The Karnataka High Court on Wednesday upheld the 2023 legal amendments assigning first appeals against decrees and orders of senior civil judges to district courts.
A Division Bench of Chief Justice Vibhu Bakhru and Justice CM Poonacha found the Karnataka Civil Courts (Amendment) Act, 2023 and the Karnataka High Court (Amendment) Act, 2023 to be constitutionally valid.
The 2023 amendments removed the earlier distinction under which appeals from suits valued above ₹10 lakh were to be filed before the High Court. Under the amended regime, all appeals from decrees and orders passed by senior civil Judges in civil matters will lie before the district court.
While the Court upheld the amendments, it read down Section 4 of the Civil Courts Amendment Act, which gave retrospective effect to the amendments from August 28, 2007.
“We find no difficulty in reading down Section 4 of the Civil Courts Amendment Act so as to exclude from its retrospective operation (i) all appeals that stand concluded by final judgments and orders; and (ii) all orders passed in proceedings that are pending,” the Court held.
The Bench said the retrospective operation of the amendments would apply only to pending appellate proceedings. Such appeals will continue from the stage at which they are transferred to the competent court.
It also clarified that proceedings already conducted before the amendments came into force, and those which continued because of the interim order passed by the High Court on July 3, 2024, will not be treated as illegal, non-est or a nullity.
The petitions before the Court challenged the amendments as manifestly arbitrary, discriminatory and violated Article 14 of the Constitution.
The petitioners contended that parties have a vested right to have their appeals heard by the High Court and that retrospective operation would render past judgments without jurisdiction.
The State defended the amendments, saying they were enacted to reduce pendency in the High Court and further the object of “justice at the doorstep.”
It also relied on the Karnataka Law Commission’s view that transferring old pending regular first appeals to district courts would reduce the burden on the High Court.
In the judgment passed on July 8, the High Court held that while the right to appeal may be a substantive right, the forum before which an appeal is heard is a matter of procedure.
It added that procedural amendments are generally retrospective unless the statute shows a contrary intention. In this case, Section 4 of the Civil Courts Amendment Act expressly stated that the amendment would operate retrospectively from August 28, 2007.
However, the Court said the law cannot be interpreted in a manner that would unsettle final judgments.
“It is common ground that the concluded appeals cannot be reopened, and it is not the legislative intent to render the decisions delivered in Regular First Appeals a nullity or without jurisdiction,” the Court observed.
The Court rejected the argument that the amendment discriminated between litigants in Bengaluru and the rest of Karnataka because appeals from Bengaluru City Civil Court would continue before the High Court.

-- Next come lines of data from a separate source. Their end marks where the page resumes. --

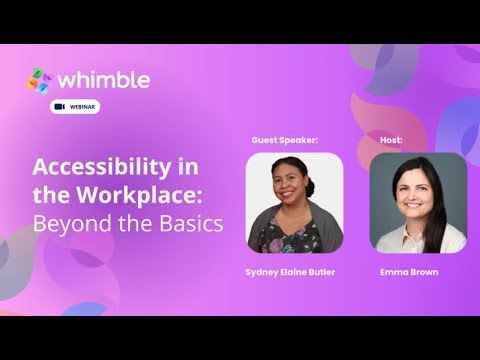 whimble

WEBINAR

Accessibility in the Workplace: Beyond the Basics

Guest Speaker:

Sydney Elaine Butler

Host:

Emma Brown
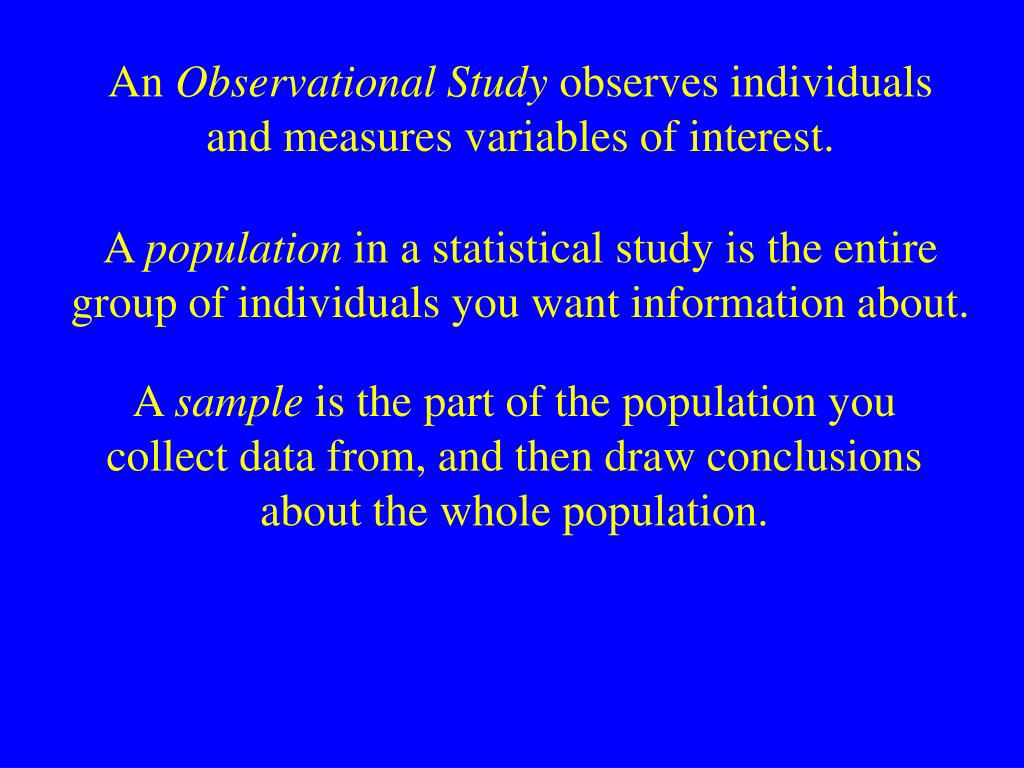 An Observational Study observes individuals and measures variables of interest.

A population in a statistical study is the entire group of individuals you want information about.

A sample is the part of the population you collect data from, and then draw conclusions about the whole population.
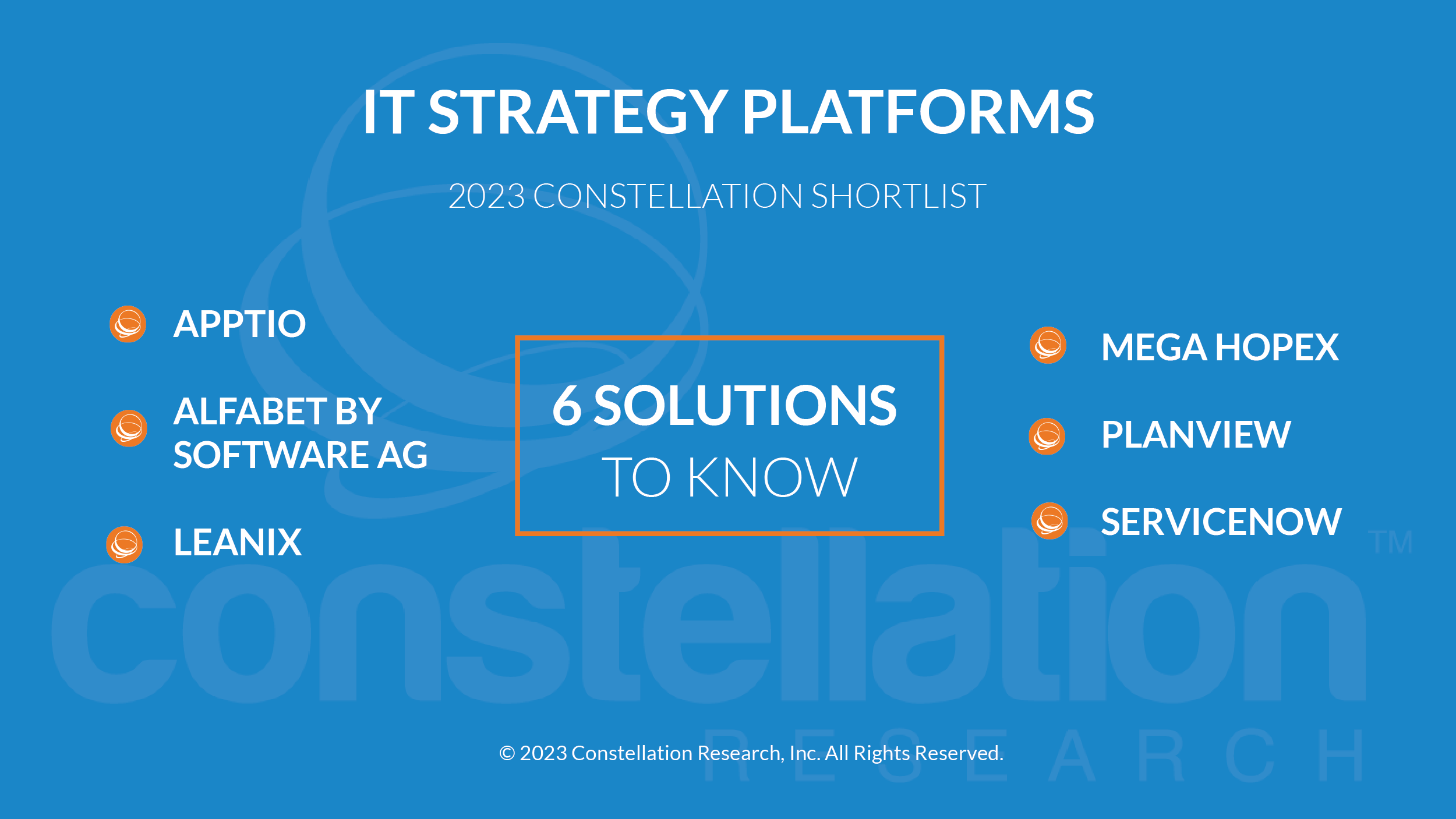 IT STRATEGY PLATFORMS

2023 CONSTELLATION SHORTLIST

APPTIO

ALFABET BY SOFTWARE AG

LEANIX

6 SOLUTIONS
TO KNOW

MEGA HOPEX

PLANVIEW

SERVICENOW

constellation™
RESEARCH

© 2023 Constellation Research, Inc. All Rights Reserved.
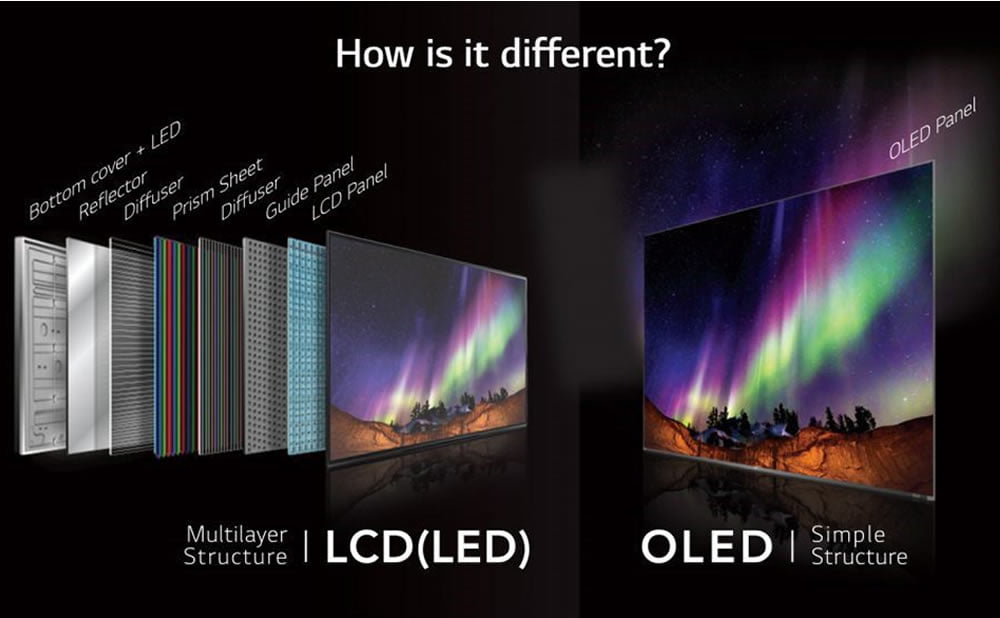 How is it different?

Bottom cover + LED
Reflector
Diffuser
Prism Sheet
Diffuser
Guide Panel
LCD Panel

OLED Panel

Multilayer Structure | LCD(LED)

OLED | Simple Structure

It held that there was a clear distinction since city civil judges in Bengaluru are district judge-cadre officers, unlike senior civil judges in the districts.
“Article 14 of the Constitution of India permits reasonable classification and as noted above, there is sufficient reason for excluding appeals arising from Courts of the Bengaluru Urban District,” the Court said.
Senior Advocate SM Chandrashekar appeared as Amicus Curiae.
The petitioners were represented by Senior Advocates KN Phanindra, Vivek Reddy and DR Ravishankar along with advocate Rohith R Kumar.
The State Government was represented by Additional Advocate General Kiran V Ron along with Additional Government Advocate Niloufer Akbar.